## What is needed
Rewrite the rows from the line with "Is the desert" through the end of the rows as a JSON list of strings, one string per line with blank lines left out. Leave the pictures out of the answer.
--- Start of Material provided ---
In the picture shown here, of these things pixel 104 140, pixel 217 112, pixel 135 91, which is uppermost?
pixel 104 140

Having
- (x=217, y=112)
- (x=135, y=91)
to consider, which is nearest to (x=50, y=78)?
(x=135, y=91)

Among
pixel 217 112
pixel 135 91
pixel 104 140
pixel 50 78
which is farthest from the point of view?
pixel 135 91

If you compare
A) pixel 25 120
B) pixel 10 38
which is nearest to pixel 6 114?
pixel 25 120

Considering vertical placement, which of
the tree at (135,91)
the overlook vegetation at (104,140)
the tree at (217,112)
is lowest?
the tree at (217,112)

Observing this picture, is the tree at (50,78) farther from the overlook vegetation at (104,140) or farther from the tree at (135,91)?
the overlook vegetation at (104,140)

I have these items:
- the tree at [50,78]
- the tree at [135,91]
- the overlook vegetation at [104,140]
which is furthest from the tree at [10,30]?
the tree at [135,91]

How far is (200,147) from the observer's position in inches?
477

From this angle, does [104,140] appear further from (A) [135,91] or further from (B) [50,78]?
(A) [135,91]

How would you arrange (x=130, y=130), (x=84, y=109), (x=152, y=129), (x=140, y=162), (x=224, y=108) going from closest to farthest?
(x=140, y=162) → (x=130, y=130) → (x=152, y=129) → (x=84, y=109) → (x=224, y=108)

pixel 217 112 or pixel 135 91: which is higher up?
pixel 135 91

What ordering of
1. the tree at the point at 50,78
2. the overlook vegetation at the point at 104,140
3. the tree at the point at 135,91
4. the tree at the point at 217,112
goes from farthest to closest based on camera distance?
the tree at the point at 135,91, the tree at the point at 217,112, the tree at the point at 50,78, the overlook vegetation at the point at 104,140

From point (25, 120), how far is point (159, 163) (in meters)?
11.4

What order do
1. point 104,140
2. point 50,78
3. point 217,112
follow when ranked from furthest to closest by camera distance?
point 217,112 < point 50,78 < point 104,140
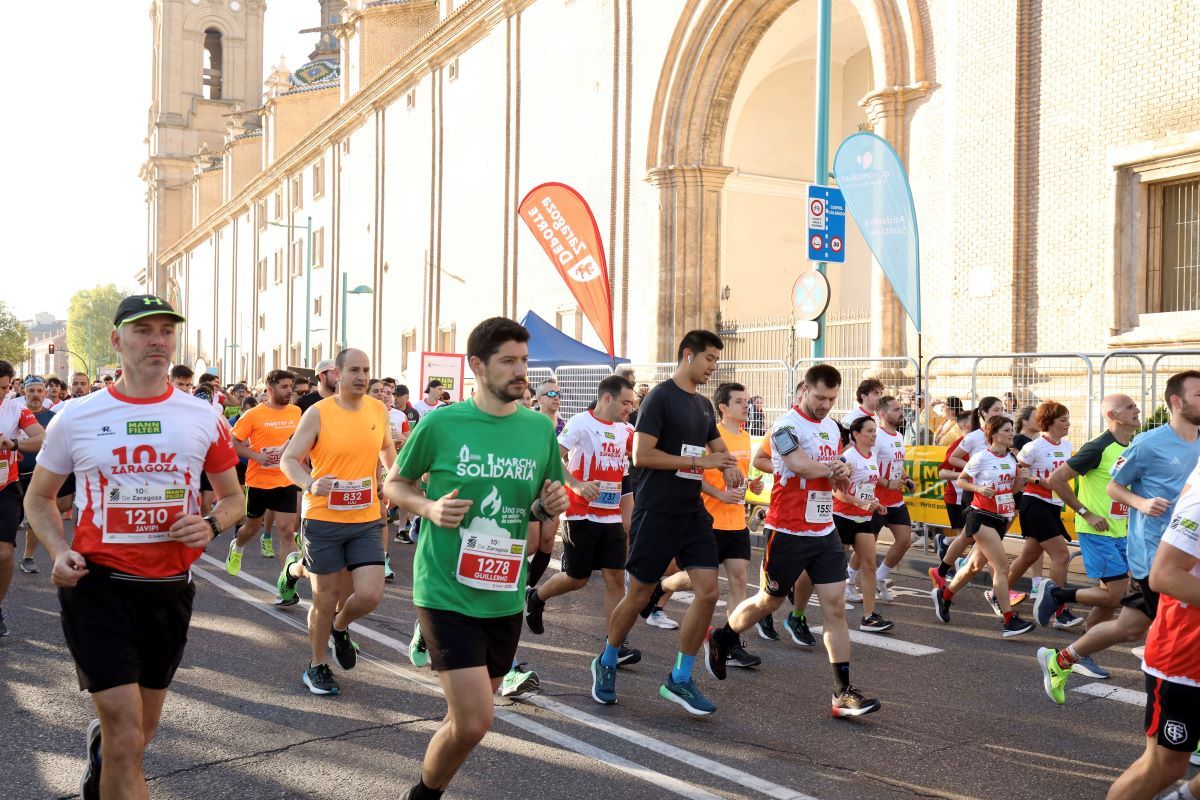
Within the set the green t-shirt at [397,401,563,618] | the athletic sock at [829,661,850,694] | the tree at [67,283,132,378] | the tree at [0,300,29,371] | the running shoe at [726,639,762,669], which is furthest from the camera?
the tree at [67,283,132,378]

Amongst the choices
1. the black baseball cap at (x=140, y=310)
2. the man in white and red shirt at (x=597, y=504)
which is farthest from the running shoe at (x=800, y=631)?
the black baseball cap at (x=140, y=310)

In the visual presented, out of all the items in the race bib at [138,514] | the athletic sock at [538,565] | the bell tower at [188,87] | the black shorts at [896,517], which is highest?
the bell tower at [188,87]

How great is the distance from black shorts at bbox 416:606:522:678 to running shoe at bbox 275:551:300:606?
5082mm

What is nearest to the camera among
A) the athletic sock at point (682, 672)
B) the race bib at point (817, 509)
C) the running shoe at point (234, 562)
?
the athletic sock at point (682, 672)

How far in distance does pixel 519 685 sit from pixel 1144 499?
3659 mm

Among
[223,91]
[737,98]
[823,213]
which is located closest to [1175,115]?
[823,213]

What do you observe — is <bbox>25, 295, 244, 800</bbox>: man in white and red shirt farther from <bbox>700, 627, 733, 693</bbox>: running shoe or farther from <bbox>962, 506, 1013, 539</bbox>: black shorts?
<bbox>962, 506, 1013, 539</bbox>: black shorts

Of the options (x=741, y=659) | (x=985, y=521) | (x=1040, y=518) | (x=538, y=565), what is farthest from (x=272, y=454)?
(x=1040, y=518)

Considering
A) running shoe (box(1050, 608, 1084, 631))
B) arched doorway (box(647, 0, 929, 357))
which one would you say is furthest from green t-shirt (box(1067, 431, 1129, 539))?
arched doorway (box(647, 0, 929, 357))

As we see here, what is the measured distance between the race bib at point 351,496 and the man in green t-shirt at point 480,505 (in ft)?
9.03

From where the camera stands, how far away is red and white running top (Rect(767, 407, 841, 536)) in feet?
22.6

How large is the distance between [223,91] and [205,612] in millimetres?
88866

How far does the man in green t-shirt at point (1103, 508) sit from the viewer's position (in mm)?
7777

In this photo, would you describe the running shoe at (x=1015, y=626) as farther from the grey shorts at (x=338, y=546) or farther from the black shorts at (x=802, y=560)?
the grey shorts at (x=338, y=546)
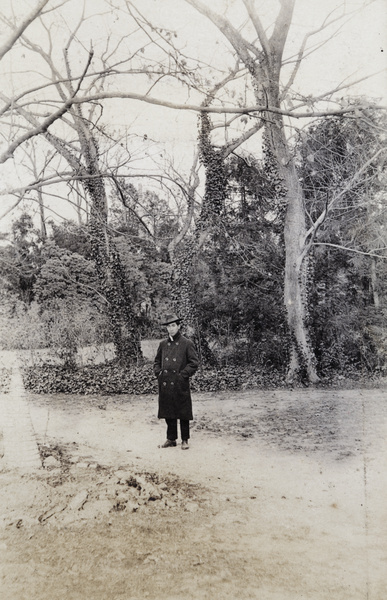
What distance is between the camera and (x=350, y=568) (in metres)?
3.27

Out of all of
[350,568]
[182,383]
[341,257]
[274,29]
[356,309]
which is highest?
[274,29]

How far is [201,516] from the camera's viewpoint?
4.06m

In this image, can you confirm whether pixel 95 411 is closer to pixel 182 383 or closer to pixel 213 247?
pixel 182 383

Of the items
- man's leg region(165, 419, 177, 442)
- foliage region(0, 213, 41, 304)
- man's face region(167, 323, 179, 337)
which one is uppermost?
foliage region(0, 213, 41, 304)

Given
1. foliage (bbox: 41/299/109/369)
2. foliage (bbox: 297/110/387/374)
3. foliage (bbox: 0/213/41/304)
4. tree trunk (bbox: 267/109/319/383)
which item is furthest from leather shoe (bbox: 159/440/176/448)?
foliage (bbox: 0/213/41/304)

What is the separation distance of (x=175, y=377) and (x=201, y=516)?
6.49 ft

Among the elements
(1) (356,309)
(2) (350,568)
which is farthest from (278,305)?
(2) (350,568)

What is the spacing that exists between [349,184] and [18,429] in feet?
29.7

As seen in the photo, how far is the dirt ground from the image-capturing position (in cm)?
321

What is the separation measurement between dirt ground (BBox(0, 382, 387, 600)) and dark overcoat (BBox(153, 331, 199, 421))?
57 cm

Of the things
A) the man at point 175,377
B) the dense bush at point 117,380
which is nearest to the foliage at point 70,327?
the dense bush at point 117,380

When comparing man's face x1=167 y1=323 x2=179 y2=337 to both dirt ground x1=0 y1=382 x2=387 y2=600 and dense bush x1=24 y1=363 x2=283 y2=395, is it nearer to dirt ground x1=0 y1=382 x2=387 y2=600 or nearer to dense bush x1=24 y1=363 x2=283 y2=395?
dirt ground x1=0 y1=382 x2=387 y2=600

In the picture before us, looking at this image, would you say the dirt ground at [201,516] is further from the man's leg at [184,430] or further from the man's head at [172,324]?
the man's head at [172,324]

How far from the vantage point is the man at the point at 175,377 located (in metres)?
5.74
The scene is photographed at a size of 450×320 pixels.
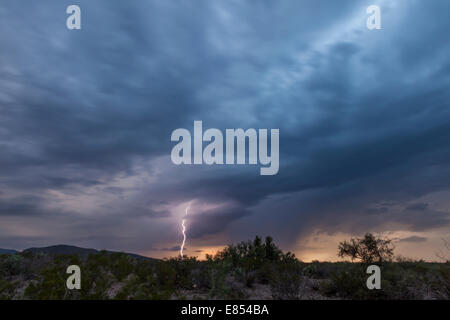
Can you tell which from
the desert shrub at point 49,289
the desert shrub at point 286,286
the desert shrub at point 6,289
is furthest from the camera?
the desert shrub at point 286,286

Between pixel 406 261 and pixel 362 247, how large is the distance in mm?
2949

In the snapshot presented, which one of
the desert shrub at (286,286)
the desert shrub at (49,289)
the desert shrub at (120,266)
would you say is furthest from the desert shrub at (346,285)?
the desert shrub at (49,289)

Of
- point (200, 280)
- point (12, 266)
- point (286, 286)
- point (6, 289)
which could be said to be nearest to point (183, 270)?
point (200, 280)

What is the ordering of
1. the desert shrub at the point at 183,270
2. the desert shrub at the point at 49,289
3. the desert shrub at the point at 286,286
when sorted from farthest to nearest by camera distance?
1. the desert shrub at the point at 183,270
2. the desert shrub at the point at 286,286
3. the desert shrub at the point at 49,289

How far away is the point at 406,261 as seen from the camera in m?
21.6

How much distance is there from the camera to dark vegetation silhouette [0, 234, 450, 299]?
12.3 meters

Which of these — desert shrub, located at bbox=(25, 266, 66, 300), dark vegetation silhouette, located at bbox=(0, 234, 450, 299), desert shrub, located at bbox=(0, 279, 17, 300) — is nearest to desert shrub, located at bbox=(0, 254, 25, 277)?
dark vegetation silhouette, located at bbox=(0, 234, 450, 299)

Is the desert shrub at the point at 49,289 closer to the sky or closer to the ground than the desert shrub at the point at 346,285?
closer to the sky

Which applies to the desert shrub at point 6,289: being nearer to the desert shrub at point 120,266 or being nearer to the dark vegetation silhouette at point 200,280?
the dark vegetation silhouette at point 200,280

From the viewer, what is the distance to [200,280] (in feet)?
51.3

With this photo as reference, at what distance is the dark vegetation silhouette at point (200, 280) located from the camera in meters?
12.3

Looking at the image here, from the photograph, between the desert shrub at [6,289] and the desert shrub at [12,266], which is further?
the desert shrub at [12,266]
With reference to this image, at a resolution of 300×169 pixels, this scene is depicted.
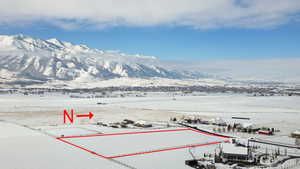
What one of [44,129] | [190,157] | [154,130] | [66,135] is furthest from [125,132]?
[190,157]

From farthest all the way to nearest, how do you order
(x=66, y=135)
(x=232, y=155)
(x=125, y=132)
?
(x=125, y=132) → (x=66, y=135) → (x=232, y=155)

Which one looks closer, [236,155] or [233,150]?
[236,155]

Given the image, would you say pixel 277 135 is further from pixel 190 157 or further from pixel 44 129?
pixel 44 129

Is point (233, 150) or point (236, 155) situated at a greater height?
A: point (233, 150)

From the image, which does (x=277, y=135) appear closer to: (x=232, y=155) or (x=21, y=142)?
(x=232, y=155)

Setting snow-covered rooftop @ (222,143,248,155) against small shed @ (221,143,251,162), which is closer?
small shed @ (221,143,251,162)

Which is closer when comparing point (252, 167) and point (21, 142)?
point (252, 167)

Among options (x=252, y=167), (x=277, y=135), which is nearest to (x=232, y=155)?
(x=252, y=167)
--- End of Material provided ---
## Answer to the task
[
  "Is the desert shrub at the point at 49,289 closer to the sky or closer to the ground than the desert shrub at the point at 346,285?",
  "closer to the sky",
  "Which applies to the desert shrub at point 6,289: being nearer to the desert shrub at point 120,266 or being nearer to the dark vegetation silhouette at point 200,280?",
  "the dark vegetation silhouette at point 200,280",
  "From the viewer, what is the distance to [200,280] (in feet)?",
  "51.3",
  "With this photo as reference, at what distance is the dark vegetation silhouette at point (200, 280) located from the camera in meters?",
  "12.3",
  "Looking at the image here, from the photograph, between the desert shrub at [6,289] and the desert shrub at [12,266], which is further?",
  "the desert shrub at [12,266]",
  "With reference to this image, at a resolution of 300×169 pixels, this scene is depicted.",
  "What one of [44,129] | [190,157] | [154,130] | [66,135] is furthest from [125,132]?",
  "[190,157]",
  "From farthest all the way to nearest, how do you order",
  "(x=66, y=135)",
  "(x=232, y=155)",
  "(x=125, y=132)",
  "?",
  "(x=125, y=132) → (x=66, y=135) → (x=232, y=155)",
  "Which one looks closer, [236,155] or [233,150]?",
  "[236,155]",
  "Given the image, would you say pixel 277 135 is further from pixel 190 157 or further from pixel 44 129?",
  "pixel 44 129",
  "Is point (233, 150) or point (236, 155) situated at a greater height?",
  "A: point (233, 150)",
  "From the image, which does (x=277, y=135) appear closer to: (x=232, y=155) or (x=21, y=142)?",
  "(x=232, y=155)",
  "Setting snow-covered rooftop @ (222,143,248,155) against small shed @ (221,143,251,162), which is closer?",
  "small shed @ (221,143,251,162)",
  "Which is closer when comparing point (252, 167) and point (21, 142)?",
  "point (252, 167)",
  "Among options (x=252, y=167), (x=277, y=135), which is nearest to (x=232, y=155)?",
  "(x=252, y=167)"
]